Perform 1000 simulations of 40 random exponentials with lambda = 0.2

nosim <- 1000
n <- 40
lambda <- 0.2

data <- matrix(rexp(nosim * n, lambda), nosim)

Sample Mean

#Theoretical mean
t_mean <- 1/lambda
#Simulation means
s_mean <- data.frame(apply(data, 1, mean))
names(s_mean) <- c("mean")

(ggplot(s_mean, aes(x = mean)) 
  + geom_histogram(colour="black", fill="white", binwidth=0.1)
  + geom_vline(aes(xintercept = t_mean), size = 1))

From the plot we can see that distribution of means of exponential distrubution is centered around its teoretical mean i.e. 1/lambda = 5

Sample Variance

#Theoretical variance
t_var <- (1/lambda)^2
#Simulation variances
s_var <- data.frame(apply(data, 1, var))
names(s_var) <- c("var")

(ggplot(s_var, aes(x = var)) 
  + geom_histogram(colour="black", fill="white", binwidth=1)
  + geom_vline(aes(xintercept = t_var), size = 1))

From the plot we can see that distribution of variances of exponential distrubution is more or less centered around its teoretical variance i.e. \(1/lambda^2 = 25\).

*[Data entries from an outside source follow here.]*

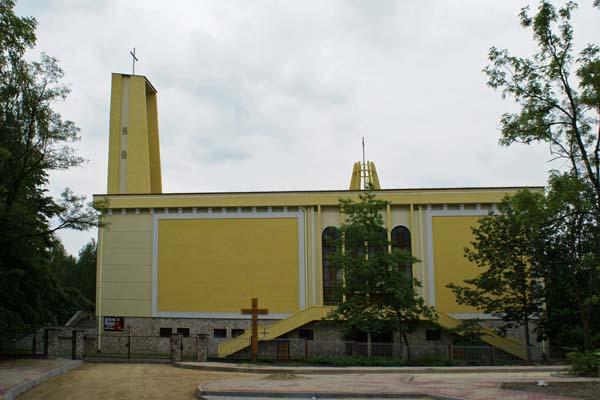 Parafia Juliusz - Kościół pw. Najświętszej Maryi Panny Wspomożycielki Wiernych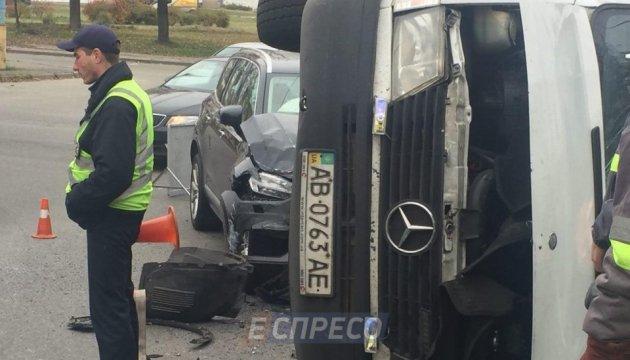 У Києві маршрутка протаранила автомобіль і перекинулася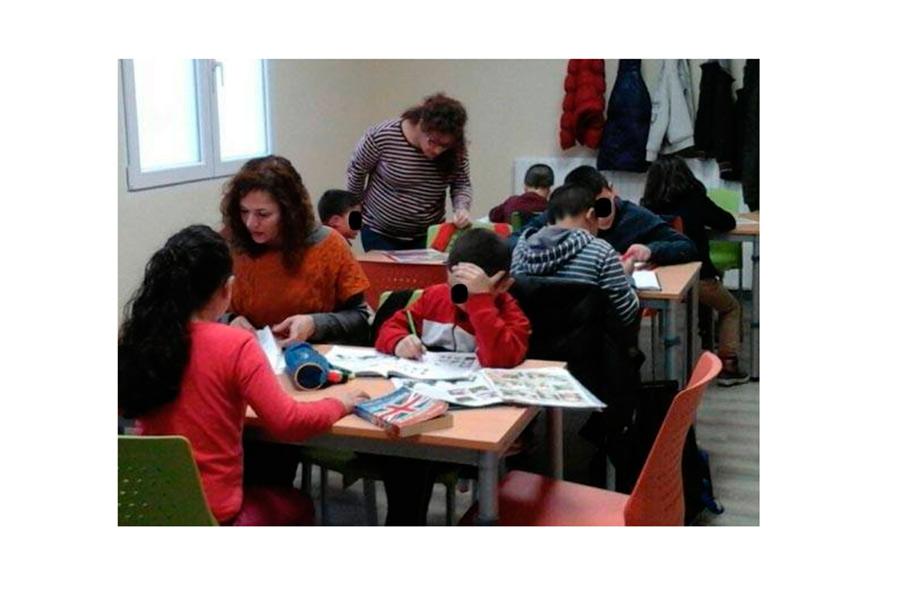 Alrededor de 80 menores y jóvenes siguen recibiendo el apoyo de Cáritas
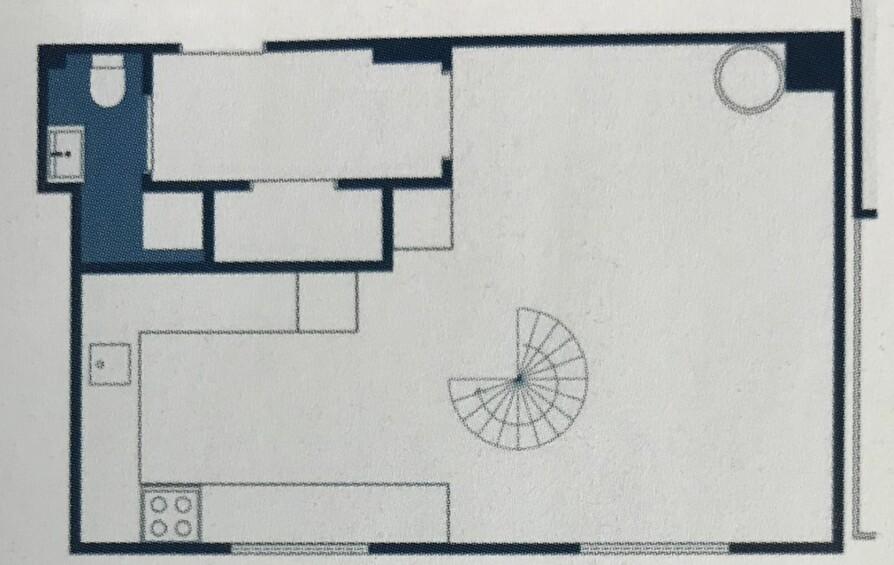 FØR: Slik var planløsningen før ombyggingen. Det nye barnerommet ble plassert til venstre for trappen, der hvor kjøkkenbenken med steketopp er plassert.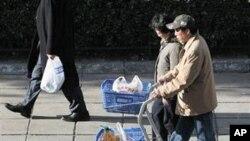 식료품을 사가는 중국인 부부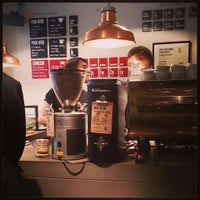 Photo prise au Brew Lab Coffee par Joyce V. le11/9/2014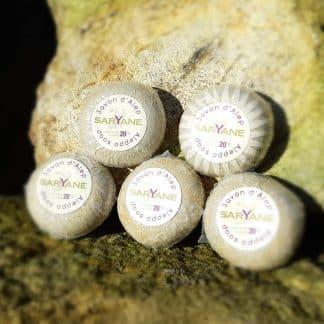 Lot de 5 Savonnettes d'Alep à 20% d'huile de baie de laurier. Fabriquées à partir de savon d'Alep traditionnel & naturel sans colorant ni parfum ni additif.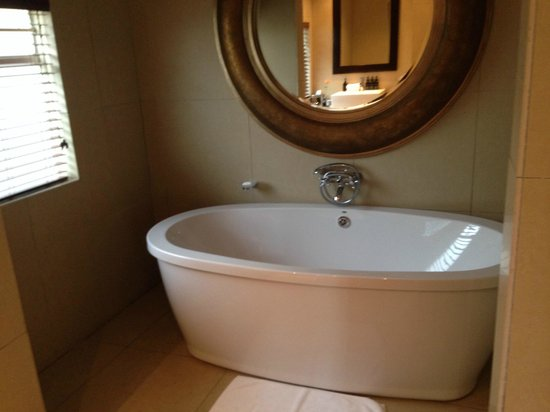 The Residence Boutique Hotel: Indoor bath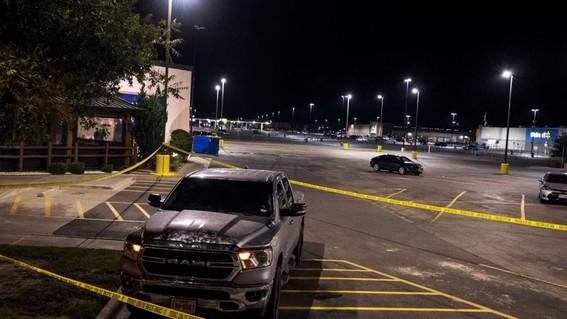 el hombre de 36 anos que el sabado comenzo un tiroteo en que murieron al menos siete personas habia sido despedido de su trabajo como camionero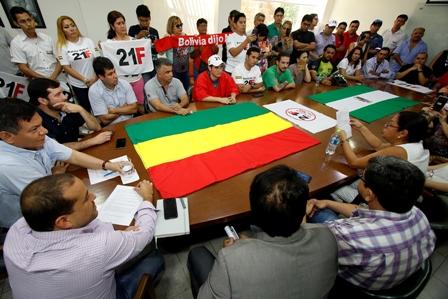 Paro-civico-el-5-de-diciembre-acuerdan-el-Comite-cruceno-y-los-activistas-del-21F
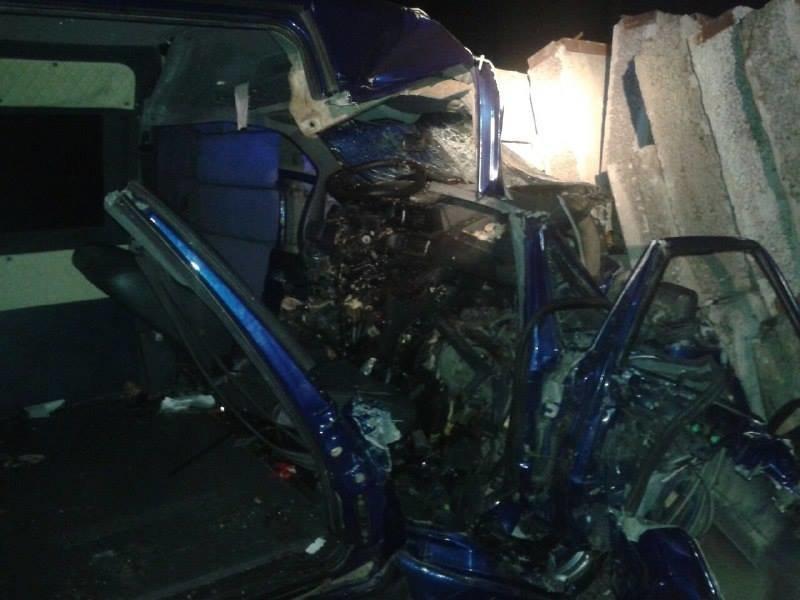 На трасі Київ – Чоп автомобіль з'їхав у кювет та зіткнувся з бетонною плитою: є загиблий (ФОТО)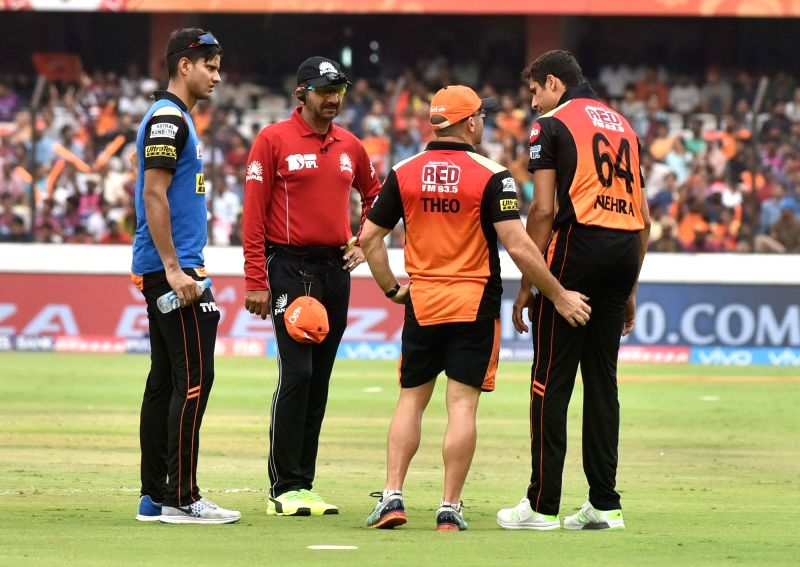 Ashish Nehra of Sunrisers Hyderabad leaves the field after being treated during an IPL 2017 match between Sunrisers Hyderabad and Rising Pune Supergiant at Rajiv Gandhi International ... - Ashish Nehra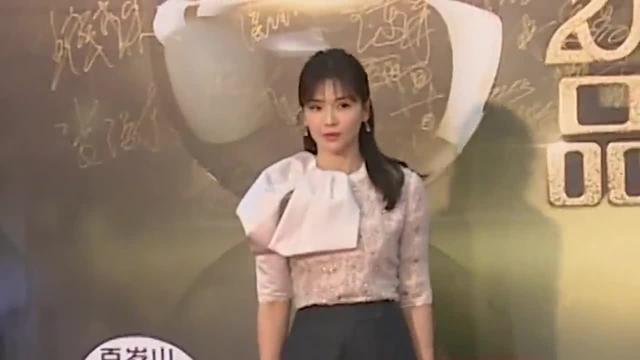刘涛一袭粉色长裙出席活动,知性优雅,气质撩人,状态看起来很好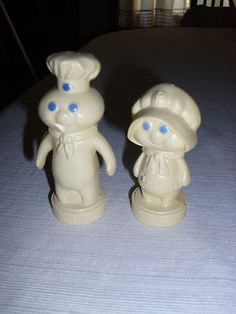 Pillsbury Dough Boy 1974 Poppin' Fresh Hard Plastic Salt & Pepper Shakers $10.00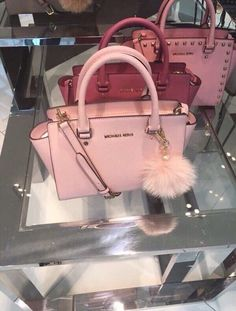 pinterest: @nikeg0ld☽☼♔ - branded purses, fiorelli handbags, leather purses and handbags *sponsored https://www.pinterest.com/purses_handbags/ https://www.pinterest.com/explore/hand-bags/ https://www.pinterest.com/purses_handbags/radley-handbags/ http://www.dsw.com/Handbags/_/N-26vy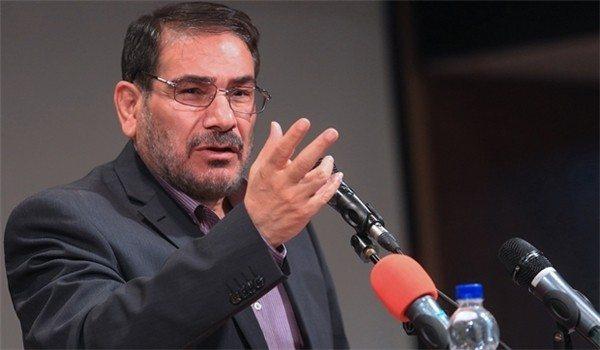 """الأميرال علي شمخاني، أمين مجلس الأمن القومي الإيراني: """"لا مجال للتراجع بعد كل ما استثمرناه في سوريا"""""""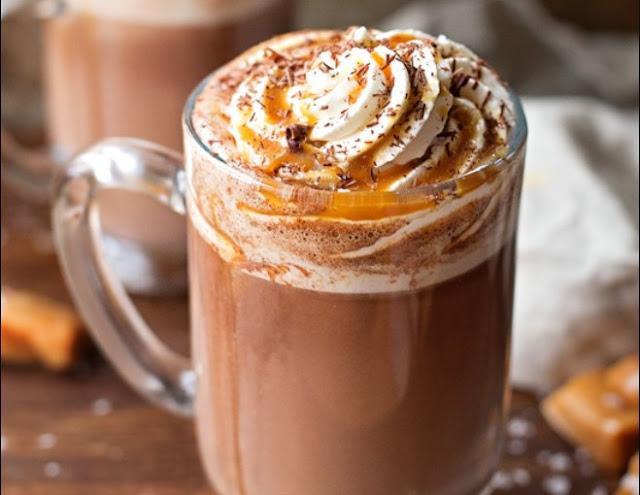 Salted Caramel Hot Chocolate #drinks #chocolate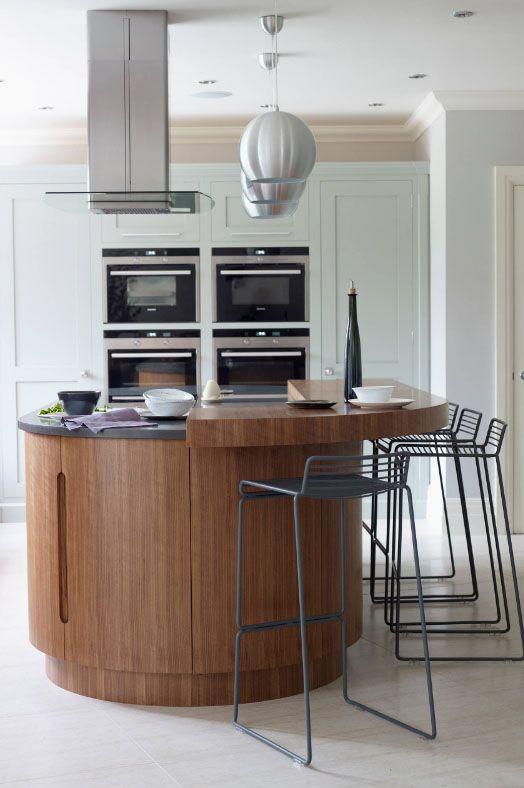 Кухонный островок из ясеня шимо темного цвета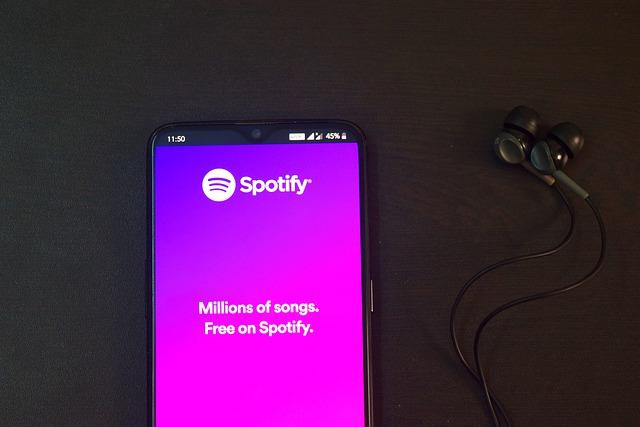 la aplicación Spotify abierta en un móvil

The bias can be explained by small \(n=40\) during each simulation.

Central Limit Theorem

#Theoretical mean and standard error
t_mean <- 1/lambda
t_se <- (1/lambda)/sqrt(n)

#Simulated normalized means
s_norm_mean <- data.frame((apply(data, 1, mean) - t_mean) / t_se)
names(s_norm_mean) = c("mean")

(ggplot(s_norm_mean, aes(x=mean)) 
    + geom_histogram(aes(y=..density..), colour="black", fill="white", binwidth=0.1) 
    + stat_function(fun = dnorm, size = 2))

From the plot we can see that distribution of normalized means of exponential distribution looks very similar to standard normal distribution.